Biomoleküle über magnetische Transporter befördern
Schwere und häufig unheilbare Erkrankungen müssen möglichst früh erkannt werden, um den Krankheitsverlauf positiv beeinflussen und das Leben des Patienten verlängern zu können. Bei Alzheimer, der mit etwa 600000 Krankheitsfällen in Deutschland häufigsten Demenzerkrankung, wird der Nachweis heute mit einer relativ aufwändigen Untersuchung der Rückenmarksflüssigkeit geführt. Ein neues Sensorkonzept, an dem am Institut für Physik gearbeitet wird, könnte langfristig die Chance eröffnen, diese Diagnose mit der Analyse von normalem Blut durchzuführen, sagt Professor Dr. Arno Ehresmann, Arbeitsgruppenleiter am Institut für Physik und Mitglied des Kasseler Nanowissenschaftenzentrums CINSaT.

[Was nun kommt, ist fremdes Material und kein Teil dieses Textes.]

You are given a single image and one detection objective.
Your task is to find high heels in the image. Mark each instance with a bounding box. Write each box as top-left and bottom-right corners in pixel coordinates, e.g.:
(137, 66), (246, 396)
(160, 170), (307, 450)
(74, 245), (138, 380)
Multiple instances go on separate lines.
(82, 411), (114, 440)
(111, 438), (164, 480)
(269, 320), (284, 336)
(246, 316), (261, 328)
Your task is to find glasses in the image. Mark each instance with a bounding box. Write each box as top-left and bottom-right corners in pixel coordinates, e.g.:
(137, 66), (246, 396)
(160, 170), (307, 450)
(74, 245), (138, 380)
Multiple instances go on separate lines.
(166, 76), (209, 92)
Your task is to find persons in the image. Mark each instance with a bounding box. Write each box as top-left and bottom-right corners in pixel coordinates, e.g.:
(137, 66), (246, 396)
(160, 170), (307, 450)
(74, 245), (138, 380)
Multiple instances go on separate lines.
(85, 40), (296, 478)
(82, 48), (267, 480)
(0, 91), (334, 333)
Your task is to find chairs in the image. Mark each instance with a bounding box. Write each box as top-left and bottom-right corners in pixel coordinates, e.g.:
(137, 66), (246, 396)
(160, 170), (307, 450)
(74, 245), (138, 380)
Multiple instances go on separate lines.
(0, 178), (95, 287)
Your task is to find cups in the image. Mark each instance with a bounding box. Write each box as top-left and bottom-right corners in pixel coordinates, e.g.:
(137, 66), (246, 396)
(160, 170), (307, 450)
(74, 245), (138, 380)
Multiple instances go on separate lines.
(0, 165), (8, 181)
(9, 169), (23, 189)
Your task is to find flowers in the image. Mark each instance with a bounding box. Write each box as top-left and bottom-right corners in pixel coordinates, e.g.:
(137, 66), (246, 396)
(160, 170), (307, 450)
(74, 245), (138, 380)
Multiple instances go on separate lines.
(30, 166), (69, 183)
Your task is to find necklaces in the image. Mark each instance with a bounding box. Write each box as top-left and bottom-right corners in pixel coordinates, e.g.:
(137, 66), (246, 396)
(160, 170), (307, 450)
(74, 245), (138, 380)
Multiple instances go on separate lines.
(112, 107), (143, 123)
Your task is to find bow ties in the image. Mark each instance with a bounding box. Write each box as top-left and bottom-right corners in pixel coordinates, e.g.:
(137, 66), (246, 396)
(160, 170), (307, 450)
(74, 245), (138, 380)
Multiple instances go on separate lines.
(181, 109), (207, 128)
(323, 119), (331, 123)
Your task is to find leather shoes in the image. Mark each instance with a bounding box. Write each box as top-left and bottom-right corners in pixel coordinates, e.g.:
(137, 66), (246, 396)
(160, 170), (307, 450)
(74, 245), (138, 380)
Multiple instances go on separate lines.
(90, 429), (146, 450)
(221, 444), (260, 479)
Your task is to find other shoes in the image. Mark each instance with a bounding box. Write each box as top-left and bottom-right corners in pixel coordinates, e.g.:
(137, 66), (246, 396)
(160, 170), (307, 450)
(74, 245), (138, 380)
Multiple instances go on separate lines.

Damit Sensoren, die Alzheimer-Krankheit aus einer geringen Menge von Körperflüssigkeit nachweisen können, müssen diese viel genauer als bisher arbeiten. Das Mengenverhältnis bestimmter Proteine im Organismus des Patienten „verrät“ die Erkrankung, jedoch enthält Blut nur eine geringe freie Mengen dieser Proteine. Es ist daher mehr oder minder zufällig, ob und wie viele dieser Proteine die Sensoroberfläche erreichen.
An diesem Punkt setzt die Forschung der Kasseler Wissenschaftler an. Sie wollen zunächst die Biomoleküle aus der zu untersuchenden Flüssigkeit mit Hilfe von magnetisierten Nanoteilchen, deren Oberfläche mit Fängermolekülen bedeckt ist, fangen. Dazu werden diese über wandernde magnetische Kraftfelder durch die Flüssigkeit gezogen und sorgen damit für eine Verwirbelung der Moleküle. Das wirkt gewissermassen wie ein „Quirl“, veranschaulicht Professor Ehresmann den Prozess.
Die Nanoteilchen mit den eingefangenen Biomolekülen werden dann mit den gleichen wandernden Kraftfeldern zu einem Sensor gezogen, der die magnetischen Teilchen erkennt. Die wandernden Kraftfelder werden in horizontal gestapelten nanometerdünnen Schichten aus ebenfalls teilweise magnetisiertem Material erzeugt. Eine schwierige Hürde bei dieser Architektur haben die Kasseler Wissenschaftler bereits überwunden: Die Physikerin Dr. Tanja Weis, bis vor kurzem Mitarbeiterin des Forscherteams, hat herausgefunden, wie eine Verklumpung der Nanoteilchen, die sich normalerweise in der Untersuchungsflüssigkeit gegenseitig anziehen, verhindert werden kann. Dr. Weis hat für diese Entdeckung kürzlich den mit 2000 Euro dotierten Dissertationspreis des Vereins Deutscher Ingenieure (VDI) erhalten.
Neben einem Einsatz in der Diagnostik kann sich Professor Ehresmann auch die Verwendung des neuartigen Partikeltransportkonzepts in der chemischen Industrie vorstellen. Es könne dort beispielsweise Kosten sparen, weil bei teuren Analysen Material gespart wird.